**Source extract**
▬▬▬▬▬▬

AI-related export bans of poultry meat led the EU poultry industry to cut production in the first quarter of 2021 (-4.4% year-on-year).
Prices for EU broilers reached exceptionally high levels in the second quarter of 2021, up 8% on the five-year average, reaching more than EUR 200/100 kg early June, the EU report states. Despite high prices, producers are under pressure, with feed costs rising even quicker, the report states.
EU poultry meat imports are expected to remain stable in 2021. In 2020, they fell sharply with imports from Ukraine constrained by AI-related restrictions. EU poultry meat exports are expected to continue decreasing in 2021 (-5%), the report states. Although seasonal AI is fading, associated export restrictions are still in place and will be lifted only gradually.
In the UK, the country’s new status as a third country relative to the EU has posed its own challenges with AI outbreaks.

▬▬▬▬▬▬

**Your tasks**
• A. By what percentage did EU poultry production fall year-on-year in the first quarter of 2021, according to the poultry market text?
• B. Extend the poultry market text by writing what comes after its final sentence.

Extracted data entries
▬▬▬▬▬▬

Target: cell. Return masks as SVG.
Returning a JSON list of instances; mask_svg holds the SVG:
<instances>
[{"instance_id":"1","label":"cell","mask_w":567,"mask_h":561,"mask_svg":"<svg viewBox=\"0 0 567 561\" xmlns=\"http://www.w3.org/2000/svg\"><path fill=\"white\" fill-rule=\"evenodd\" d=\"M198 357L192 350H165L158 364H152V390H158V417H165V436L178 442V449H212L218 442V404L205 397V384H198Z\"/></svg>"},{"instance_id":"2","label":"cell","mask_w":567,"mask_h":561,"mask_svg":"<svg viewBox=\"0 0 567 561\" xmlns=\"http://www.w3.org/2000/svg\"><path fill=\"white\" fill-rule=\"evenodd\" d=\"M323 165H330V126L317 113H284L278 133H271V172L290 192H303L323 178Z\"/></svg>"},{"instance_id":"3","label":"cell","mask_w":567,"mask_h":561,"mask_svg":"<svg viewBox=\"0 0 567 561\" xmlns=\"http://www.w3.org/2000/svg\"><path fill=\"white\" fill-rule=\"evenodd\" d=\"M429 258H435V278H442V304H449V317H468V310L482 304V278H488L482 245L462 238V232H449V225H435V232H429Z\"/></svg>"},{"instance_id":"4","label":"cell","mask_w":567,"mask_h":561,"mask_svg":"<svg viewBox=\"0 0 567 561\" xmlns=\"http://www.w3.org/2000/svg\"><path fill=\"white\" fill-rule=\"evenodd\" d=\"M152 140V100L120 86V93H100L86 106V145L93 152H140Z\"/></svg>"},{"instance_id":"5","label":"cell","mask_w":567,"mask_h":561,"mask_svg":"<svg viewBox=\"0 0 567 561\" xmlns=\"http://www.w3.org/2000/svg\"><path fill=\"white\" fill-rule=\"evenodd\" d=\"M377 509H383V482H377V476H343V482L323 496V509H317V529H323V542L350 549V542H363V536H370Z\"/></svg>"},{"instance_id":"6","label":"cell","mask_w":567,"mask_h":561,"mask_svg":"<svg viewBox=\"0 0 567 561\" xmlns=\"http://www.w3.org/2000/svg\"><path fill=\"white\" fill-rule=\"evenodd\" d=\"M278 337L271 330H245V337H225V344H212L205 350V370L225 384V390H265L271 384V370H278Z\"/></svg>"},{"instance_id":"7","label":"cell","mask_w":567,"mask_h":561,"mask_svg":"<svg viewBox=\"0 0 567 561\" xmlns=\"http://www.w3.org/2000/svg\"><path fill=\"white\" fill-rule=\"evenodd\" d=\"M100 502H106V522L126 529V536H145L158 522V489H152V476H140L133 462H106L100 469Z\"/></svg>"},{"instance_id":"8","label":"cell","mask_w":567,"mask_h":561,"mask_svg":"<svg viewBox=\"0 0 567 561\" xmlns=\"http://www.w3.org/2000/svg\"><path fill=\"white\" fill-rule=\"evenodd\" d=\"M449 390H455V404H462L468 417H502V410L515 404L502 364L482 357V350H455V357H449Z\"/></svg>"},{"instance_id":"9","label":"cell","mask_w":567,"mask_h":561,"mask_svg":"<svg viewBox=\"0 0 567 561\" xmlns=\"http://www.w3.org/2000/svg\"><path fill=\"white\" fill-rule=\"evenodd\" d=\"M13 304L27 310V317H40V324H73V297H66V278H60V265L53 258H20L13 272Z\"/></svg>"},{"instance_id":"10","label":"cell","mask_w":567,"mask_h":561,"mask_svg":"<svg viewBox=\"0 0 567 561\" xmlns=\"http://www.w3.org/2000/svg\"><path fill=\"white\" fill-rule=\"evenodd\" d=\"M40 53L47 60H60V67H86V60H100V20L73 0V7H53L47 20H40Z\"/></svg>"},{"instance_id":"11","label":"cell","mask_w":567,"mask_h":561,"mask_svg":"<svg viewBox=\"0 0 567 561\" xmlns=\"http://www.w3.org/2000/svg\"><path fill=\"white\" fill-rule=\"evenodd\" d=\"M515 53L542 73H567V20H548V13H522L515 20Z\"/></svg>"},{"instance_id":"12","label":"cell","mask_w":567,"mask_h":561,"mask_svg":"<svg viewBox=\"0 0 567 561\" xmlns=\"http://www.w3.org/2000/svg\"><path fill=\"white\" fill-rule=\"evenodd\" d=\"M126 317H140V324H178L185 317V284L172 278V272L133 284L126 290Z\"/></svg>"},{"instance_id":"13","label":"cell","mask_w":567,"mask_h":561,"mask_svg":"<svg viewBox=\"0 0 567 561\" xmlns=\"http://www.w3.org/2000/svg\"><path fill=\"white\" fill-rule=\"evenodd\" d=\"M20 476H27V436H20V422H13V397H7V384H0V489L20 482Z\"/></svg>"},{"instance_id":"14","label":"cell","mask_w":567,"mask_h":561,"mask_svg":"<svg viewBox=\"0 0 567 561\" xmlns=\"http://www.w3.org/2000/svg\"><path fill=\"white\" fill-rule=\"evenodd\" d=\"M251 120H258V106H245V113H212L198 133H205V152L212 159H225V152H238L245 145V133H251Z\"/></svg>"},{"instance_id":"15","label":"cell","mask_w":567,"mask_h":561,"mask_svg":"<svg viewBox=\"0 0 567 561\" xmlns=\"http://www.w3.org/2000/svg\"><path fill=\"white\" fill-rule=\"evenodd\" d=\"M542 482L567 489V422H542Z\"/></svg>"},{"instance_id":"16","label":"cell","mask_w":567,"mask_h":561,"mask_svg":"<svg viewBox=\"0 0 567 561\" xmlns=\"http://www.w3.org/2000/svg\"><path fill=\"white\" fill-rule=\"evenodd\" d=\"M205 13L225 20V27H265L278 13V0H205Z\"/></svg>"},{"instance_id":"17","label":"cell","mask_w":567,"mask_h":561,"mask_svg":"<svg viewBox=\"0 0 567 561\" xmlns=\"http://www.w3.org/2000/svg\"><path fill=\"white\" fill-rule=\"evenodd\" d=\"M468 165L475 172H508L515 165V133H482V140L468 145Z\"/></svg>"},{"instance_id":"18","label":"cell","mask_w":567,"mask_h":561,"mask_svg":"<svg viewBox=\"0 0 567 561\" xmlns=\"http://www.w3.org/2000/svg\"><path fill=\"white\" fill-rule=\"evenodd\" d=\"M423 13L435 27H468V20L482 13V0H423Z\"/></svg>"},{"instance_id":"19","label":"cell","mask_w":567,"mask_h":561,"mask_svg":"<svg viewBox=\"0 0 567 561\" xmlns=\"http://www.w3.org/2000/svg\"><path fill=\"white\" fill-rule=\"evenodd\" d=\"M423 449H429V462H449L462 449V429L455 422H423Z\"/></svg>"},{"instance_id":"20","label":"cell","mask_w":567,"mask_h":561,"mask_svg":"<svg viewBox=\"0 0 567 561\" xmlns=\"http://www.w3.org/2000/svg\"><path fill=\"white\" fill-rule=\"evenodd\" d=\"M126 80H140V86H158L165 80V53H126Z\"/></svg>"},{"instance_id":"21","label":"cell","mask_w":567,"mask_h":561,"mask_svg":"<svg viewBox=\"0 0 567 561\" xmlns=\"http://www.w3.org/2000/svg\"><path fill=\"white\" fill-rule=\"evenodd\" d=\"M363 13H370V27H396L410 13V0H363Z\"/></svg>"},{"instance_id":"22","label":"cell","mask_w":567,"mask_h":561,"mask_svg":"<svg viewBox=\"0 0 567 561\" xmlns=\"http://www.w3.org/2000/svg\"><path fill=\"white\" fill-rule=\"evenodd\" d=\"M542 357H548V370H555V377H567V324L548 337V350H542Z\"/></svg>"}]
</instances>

▬▬▬▬▬▬

**Exercise responses**
• A. 4.4%

• B.
In the event of AI in a third country, the EU immediately ceases all poultry related trade with that nation. The Commission then votes to recognise regionalisation in that country, so that trade is only restricted from the specific region where the bird flu incident has occurred. For every single incident, the EU ports are immediately closed to trade until the vote is taken. In every case, this means exports have been suspended for between 24-36 hours, meaning a lost day of trade, lorries turned around or held in ports, and ultimately of food waste.
Workshop for producers
An online workshop is being held on the lessons learnt from last year’s AI season on 13 September. It will be hosted by the Veterinary Technical Group of the UK Poultry Health and Welfare Group and will update the industry on ‘forecasting’ future risk of avian influenza breaks.
Some within the industry believe suggests that outbreaks as severe as the last AI season may become more regular.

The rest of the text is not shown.